## Written exercise 1
List every line of the entries below that contains the string "white", copying each line in full. Case counts.

Chemistry • Year 12 • Module 6 • Lesson 9
pH of Weak Acids & Bases: Ka, Kb & ICE Tables
Synthesise ICE table calculations, evaluate data from real Australian chemistry contexts, and construct extended responses that reach an evidence-based judgement.
1. ICE table mastery — citric acid in Australian citrus processing
Scenario
Citrus Australia reports that freshly squeezed lemon juice contains approximately 5.4 g of citric acid per 100 mL (M = 192 g/mol; treat as a monoprotic acid using Ka1 = 7.4 × 10−4). A food scientist at a Mildura citrus processing plant needs to calculate the pH of pure lemon juice, determine whether the simplifying assumption is valid, and compare citric acid with acetic acid (Ka = 1.8 × 10−5) at equal concentrations.
The scientist is also provided with pH-meter data from three 0.280 mol/L citric acid samples: pH readings of 1.78, 1.79 and 1.79. The food scientist notes a discrepancy between the pH-meter reading and a colleague's ICE table calculation that used the simplifying assumption.
In your response you must:
- Calculate the molar concentration of citric acid in lemon juice (5.4 g / 100 mL; M = 192 g/mol).
- Check the validity of the simplifying assumption using Ka/c and degree of ionisation.
- Use the ICE table to calculate pH (use the simplifying assumption only if valid; otherwise use the quadratic).
- Use the Figure 1 data point for citric acid to explain why the food scientist's colleague found a discrepancy when using the assumption for 0.280 mol/L solutions, but not for 0.10 mol/L solutions.
- Compare citric acid and acetic acid strength using Ka and pKa, giving one named Australian application for each.
Write your extended response below. Show all ICE table working.
2. Ka, conjugate relationships and partial neutralisation — AWRI wine buffering
Scenario
The Australian Wine Research Institute (AWRI) investigates the buffering capacity of wine during malolactic fermentation, where acidity changes affect flavour. A winemaker adds 0.0400 mol of NaOH to 500 mL of wine containing 0.200 mol/L acetic acid (CH3COOH, Ka = 1.8 × 10−5). The winemaker also wants to know the pH of the acetate ion solution that forms if 100 mL of the partially neutralised wine is diluted to 250 mL and all remaining acetic acid is removed (theoretical).

## Written exercise 2
Extend the lesson on the pH of weak acids and bases above, beginning directly after its final sentence.

## Items
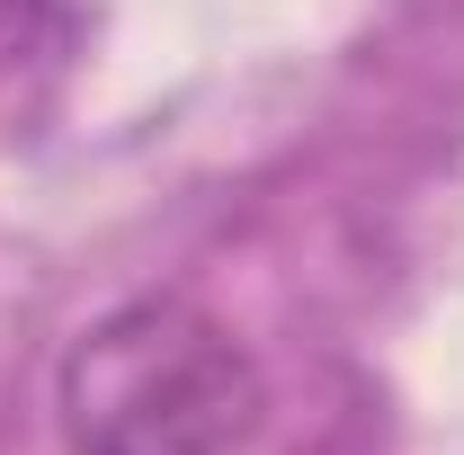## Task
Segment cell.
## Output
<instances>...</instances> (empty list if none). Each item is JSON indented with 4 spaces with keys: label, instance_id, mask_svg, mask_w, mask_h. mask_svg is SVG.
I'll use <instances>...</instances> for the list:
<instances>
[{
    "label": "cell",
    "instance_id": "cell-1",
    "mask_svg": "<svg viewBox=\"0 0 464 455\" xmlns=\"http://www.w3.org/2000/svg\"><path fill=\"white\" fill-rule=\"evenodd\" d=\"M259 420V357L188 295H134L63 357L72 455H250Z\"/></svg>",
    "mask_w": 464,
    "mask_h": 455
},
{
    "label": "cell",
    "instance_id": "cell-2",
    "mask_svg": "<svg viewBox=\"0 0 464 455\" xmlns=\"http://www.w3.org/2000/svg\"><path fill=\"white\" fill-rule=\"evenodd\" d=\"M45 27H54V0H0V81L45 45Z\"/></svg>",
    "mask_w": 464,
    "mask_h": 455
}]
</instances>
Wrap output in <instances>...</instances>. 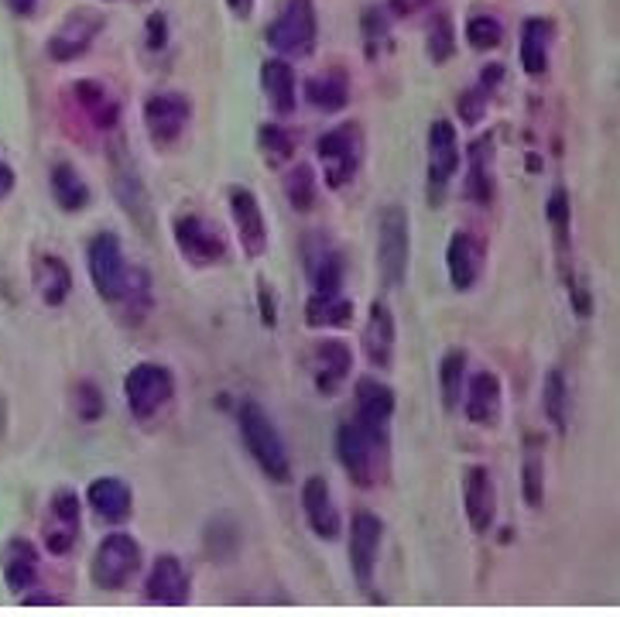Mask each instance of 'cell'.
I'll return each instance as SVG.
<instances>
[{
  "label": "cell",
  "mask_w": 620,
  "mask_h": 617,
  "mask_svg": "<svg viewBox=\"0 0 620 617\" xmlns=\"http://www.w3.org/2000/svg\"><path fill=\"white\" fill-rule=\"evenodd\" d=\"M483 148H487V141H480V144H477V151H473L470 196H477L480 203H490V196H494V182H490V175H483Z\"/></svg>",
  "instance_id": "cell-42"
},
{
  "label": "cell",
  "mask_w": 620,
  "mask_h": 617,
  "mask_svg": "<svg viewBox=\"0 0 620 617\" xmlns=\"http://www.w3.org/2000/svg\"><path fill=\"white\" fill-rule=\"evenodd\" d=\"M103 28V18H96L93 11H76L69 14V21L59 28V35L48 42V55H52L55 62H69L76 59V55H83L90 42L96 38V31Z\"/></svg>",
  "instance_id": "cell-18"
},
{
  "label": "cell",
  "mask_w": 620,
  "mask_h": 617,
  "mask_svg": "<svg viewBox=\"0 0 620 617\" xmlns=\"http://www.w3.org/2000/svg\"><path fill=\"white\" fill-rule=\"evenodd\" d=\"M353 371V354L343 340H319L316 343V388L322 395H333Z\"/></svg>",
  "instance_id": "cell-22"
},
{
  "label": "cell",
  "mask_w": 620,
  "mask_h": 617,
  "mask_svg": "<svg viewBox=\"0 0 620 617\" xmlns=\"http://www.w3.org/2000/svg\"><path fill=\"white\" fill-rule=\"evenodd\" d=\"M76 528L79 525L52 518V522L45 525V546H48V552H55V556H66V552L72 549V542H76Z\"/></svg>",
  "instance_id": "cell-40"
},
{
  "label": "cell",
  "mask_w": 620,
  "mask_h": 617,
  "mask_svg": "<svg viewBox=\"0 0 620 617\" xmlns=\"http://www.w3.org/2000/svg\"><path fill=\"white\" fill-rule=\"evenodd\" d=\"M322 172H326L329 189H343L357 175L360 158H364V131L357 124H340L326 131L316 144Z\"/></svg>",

## Exercise result 1
    "mask_svg": "<svg viewBox=\"0 0 464 455\" xmlns=\"http://www.w3.org/2000/svg\"><path fill=\"white\" fill-rule=\"evenodd\" d=\"M259 420V357L188 295H134L63 357L72 455H250Z\"/></svg>",
    "mask_svg": "<svg viewBox=\"0 0 464 455\" xmlns=\"http://www.w3.org/2000/svg\"><path fill=\"white\" fill-rule=\"evenodd\" d=\"M45 27H54V0H0V81L45 45Z\"/></svg>",
  "mask_svg": "<svg viewBox=\"0 0 620 617\" xmlns=\"http://www.w3.org/2000/svg\"><path fill=\"white\" fill-rule=\"evenodd\" d=\"M483 148H487V141H480V144H477V151H473L470 196H477L480 203H490V196H494V182H490V175H483Z\"/></svg>",
  "mask_svg": "<svg viewBox=\"0 0 620 617\" xmlns=\"http://www.w3.org/2000/svg\"><path fill=\"white\" fill-rule=\"evenodd\" d=\"M103 28V18H96L93 11H76L69 14V21L59 28V35L48 42V55H52L55 62H69L76 59V55H83L90 42L96 38V31Z\"/></svg>",
  "mask_svg": "<svg viewBox=\"0 0 620 617\" xmlns=\"http://www.w3.org/2000/svg\"><path fill=\"white\" fill-rule=\"evenodd\" d=\"M353 371V354L343 340H319L316 343V388L322 395H333Z\"/></svg>",
  "mask_svg": "<svg viewBox=\"0 0 620 617\" xmlns=\"http://www.w3.org/2000/svg\"><path fill=\"white\" fill-rule=\"evenodd\" d=\"M76 528L79 525L52 518V522L45 525V546H48V552H55V556H66V552L72 549V542H76Z\"/></svg>",
  "mask_svg": "<svg viewBox=\"0 0 620 617\" xmlns=\"http://www.w3.org/2000/svg\"><path fill=\"white\" fill-rule=\"evenodd\" d=\"M322 172H326L329 189H343L357 175L360 158H364V131L357 124H340L326 131L316 144Z\"/></svg>",

## Exercise result 2
| Species | Ka | pKa | Kb (conjugate base) | pKb |
|---|---|---|---|---|
| CH3COOH (acetic acid) | 1.8 × 10−5 | 4.74 | Kb(CH3COO−) = ? | ? |
| CH3COO− (acetate ion) | — | — | calculated from Kw/Ka | — |
In your response you must:
- Calculate n(CH3COOH) and n(NaOH) in the initial wine solution; determine which reagent limits the neutralisation.
- Use stoichiometry to find n(CH3COOH) remaining and n(CH3COO−) formed after neutralisation goes to completion.
- Apply Henderson-Hasselbalch to calculate the pH of the resulting mixture. State why the ICE table method is not appropriate here.
- Calculate Kb(CH3COO−) using Ka × Kb = Kw, then use an ICE table to find the pH of a 0.100 mol/L pure sodium acetate solution. Show the three-step [OH−] → pOH → pH pathway.
- Evaluate the claim: “Adding NaOH to acetic acid wine until the half-equivalence point gives a pH equal to pKa = 4.74.” State whether this is correct, and explain why using the Henderson-Hasselbalch equation.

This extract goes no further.